Beyond Meat’s pea protein based alternative meats have been a hit, with chains like TGI Fridays and Dunkin’ stocking their products. Other companies too are coming up with pea protein based products like Ripple Foods (dairy alternatives), JUST (egg substitutes) and Good Catch (fish alternatives), but Beyond Meat was the first to go public, and it did so with quite a bang. The stock soared more than 700% post its launch in May giving it a market cap of 412 billion.
Spike In Prices
While some of this hype has, inevitably, faded since then, it’s clearly signalled the huge potential for pea protein. Since producers are still few and mostly based in Canada this has caused a spike in prices. In July this year pea protein was trading at $4200 a tonne, compared to $3500 for soy protein.
This has already stimulated plans for more pea protein factories, but with yellow peas still plentiful – oddly enough, the spat between China and Canada over Huawei has helped, thanks to the import curbs China has enforced – this is one product that isn’t going to run out. It is even attracting gourmet interest. Rene Redzepi, the Danish chef who has championed the value of northern products, has developed yellow pea products like piso, a product like soy miso which is made by fermenting yellow pea paste.
The USA and Russia are now already ramping up yellow pea production and with continued concerns over soy – for example, the environmental damage from Amazon fires, which are claimed to have been set to clear land for soy plantations – this is a commodity which is likely to keep growing. India is no longer one of the largest consumers, but this may not be a bad thing.
It may encourage more local cultivation of yellow peas – it is a good cold season crop – and the general interest in pea protein might encourage Indian production of it. Even more, this new global interest in pea products could inspire India to stop taking pulses for granted. For centuries this was the one country that depended on pulses for nutrition, and used pulses in more ways than anywhere else.
Yet just as the rest of the world is waking up to their value, our per capita pulse consumption has started declining. Even as the world is turning away to pulses, for all the ethical and health reasons that India has always known, we ourselves are turning away from them towards dairy and meat.

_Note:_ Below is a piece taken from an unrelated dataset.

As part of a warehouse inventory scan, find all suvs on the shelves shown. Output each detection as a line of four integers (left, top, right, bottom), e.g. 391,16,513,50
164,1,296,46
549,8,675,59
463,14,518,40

Dr. Singh points out that there is much we can do. Pulse proteins can be made from Indian pulses, like lobia and kulith, not just imported yellow peas, and these could be crucial for the protein starved diets of the poor. What is needed is infrastructure and technological development to make these products available at affordable levels. We have to stop looking at yellow peas as more than a stopgap for our failures in pulse production, and realise all the benefits that the rest of the world is waking up to now.